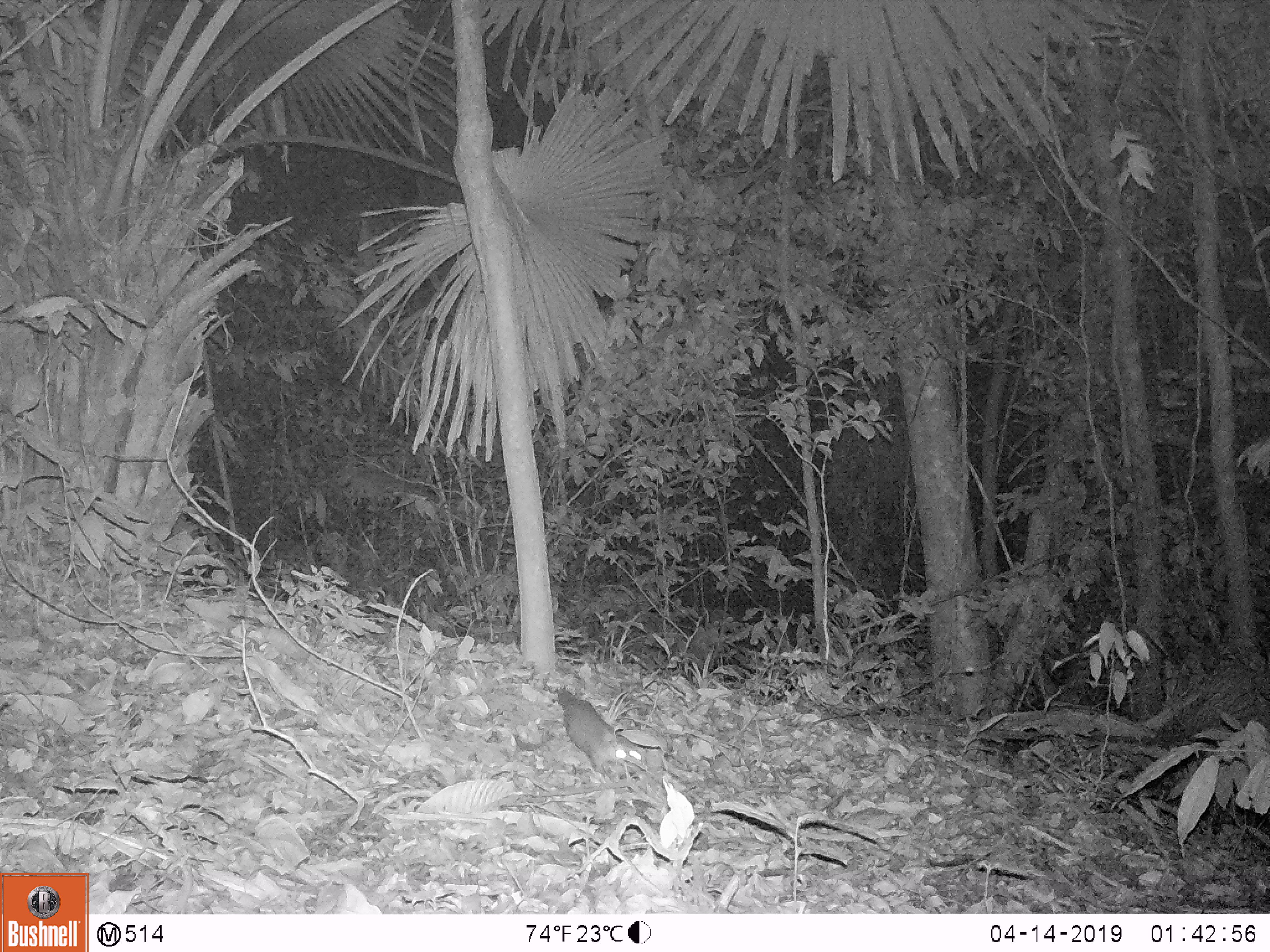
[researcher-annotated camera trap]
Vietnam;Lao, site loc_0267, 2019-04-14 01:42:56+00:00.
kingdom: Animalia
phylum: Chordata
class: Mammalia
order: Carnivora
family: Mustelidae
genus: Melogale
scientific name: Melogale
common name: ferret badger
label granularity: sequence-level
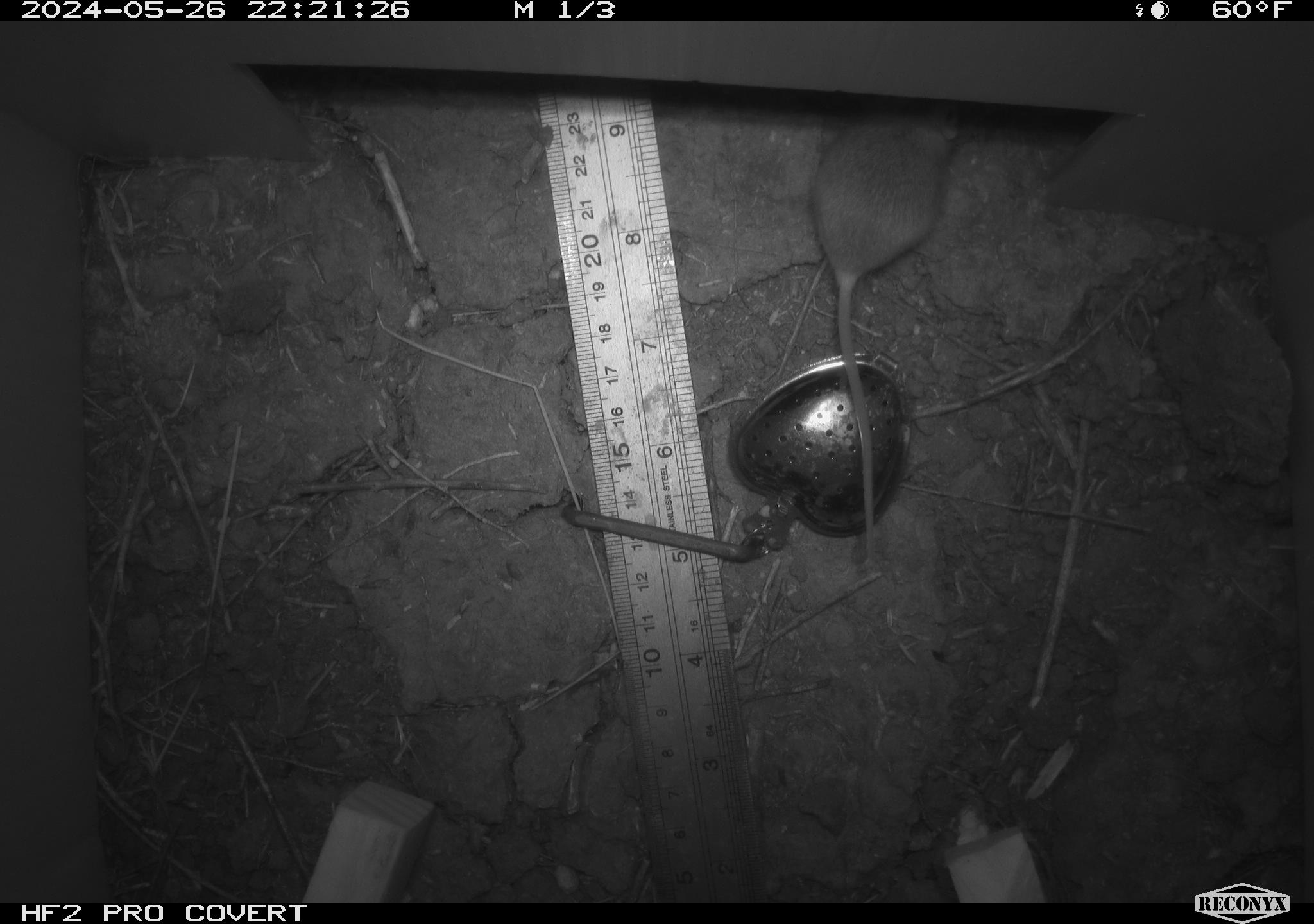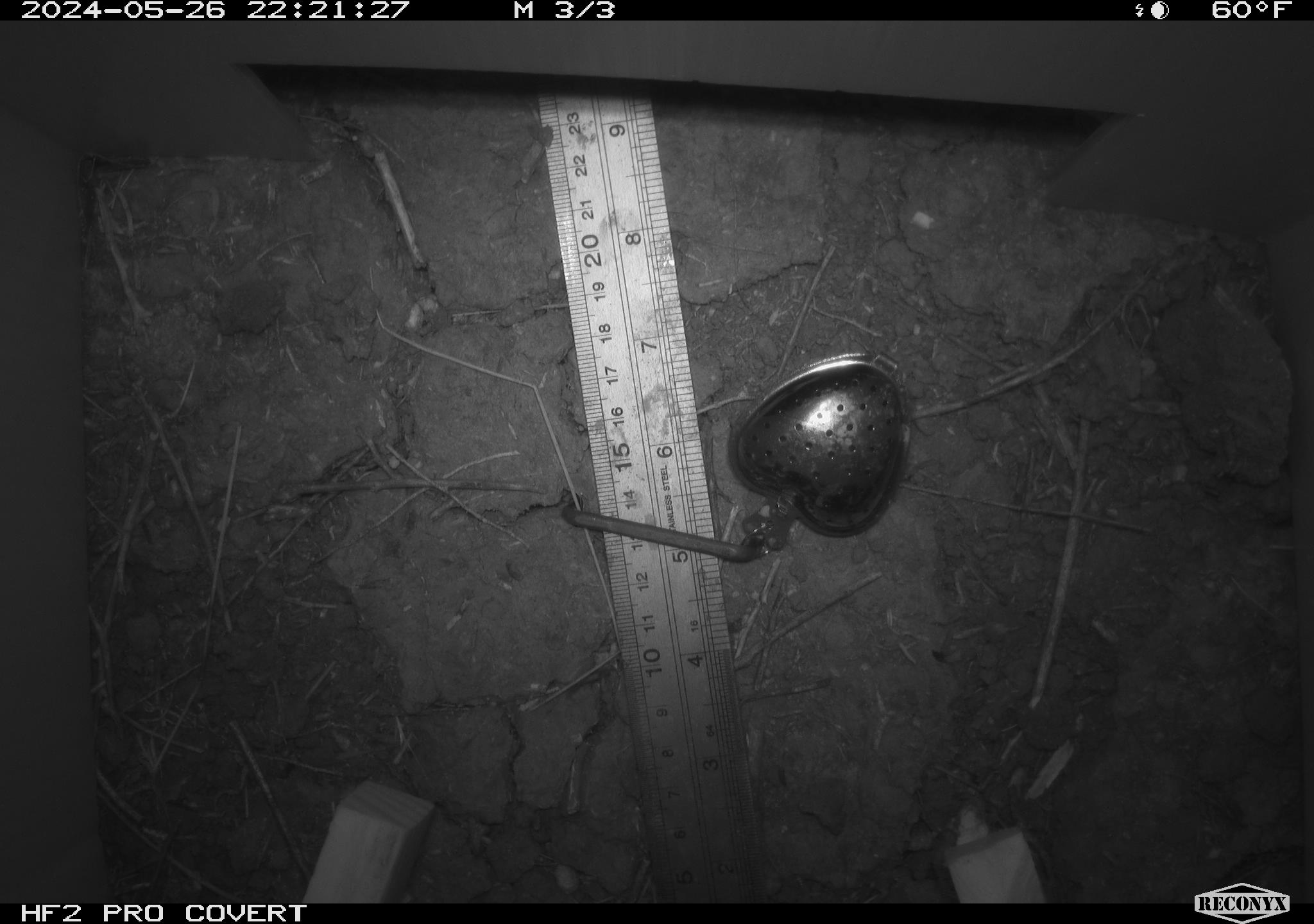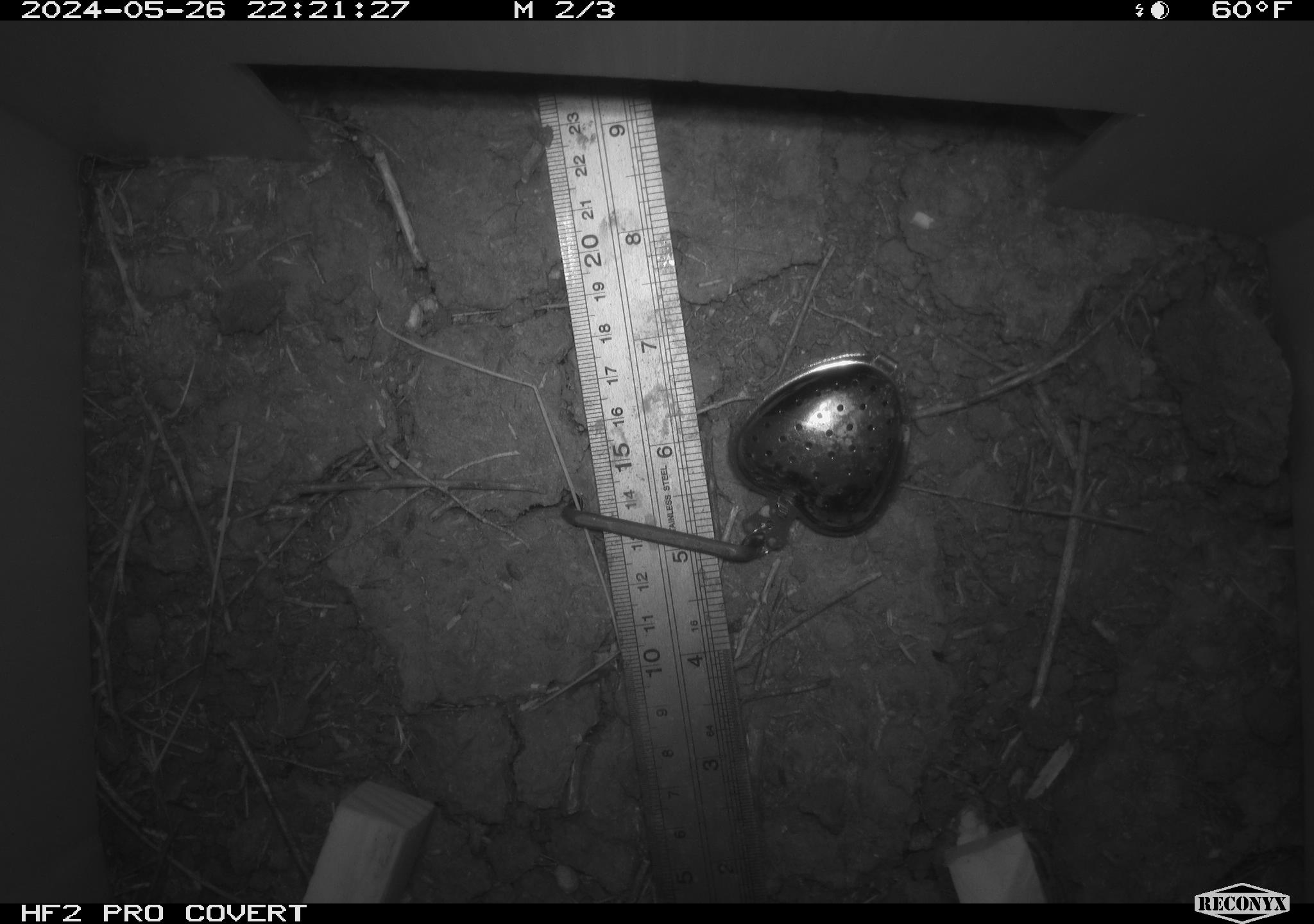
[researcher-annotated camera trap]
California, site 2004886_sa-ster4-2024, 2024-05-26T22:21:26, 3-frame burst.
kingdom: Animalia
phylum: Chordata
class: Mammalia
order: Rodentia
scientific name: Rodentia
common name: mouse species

····················

EXERCISE DIRECTIONS:
All entries are to be retyped exactly. Omit any embedded images.

SOLUTION FOR THIS PROBLEM:
[researcher-annotated camera trap]
Vietnam;Lao, site loc_0267, 2019-04-14 01:42:56+00:00.
kingdom: Animalia
phylum: Chordata
class: Mammalia
order: Carnivora
family: Mustelidae
genus: Melogale
scientific name: Melogale
common name: ferret badger
label granularity: sequence-level
[researcher-annotated camera trap]
California, site 2004886_sa-ster4-2024, 2024-05-26T22:21:26, 3-frame burst.
kingdom: Animalia
phylum: Chordata
class: Mammalia
order: Rodentia
scientific name: Rodentia
common name: mouse species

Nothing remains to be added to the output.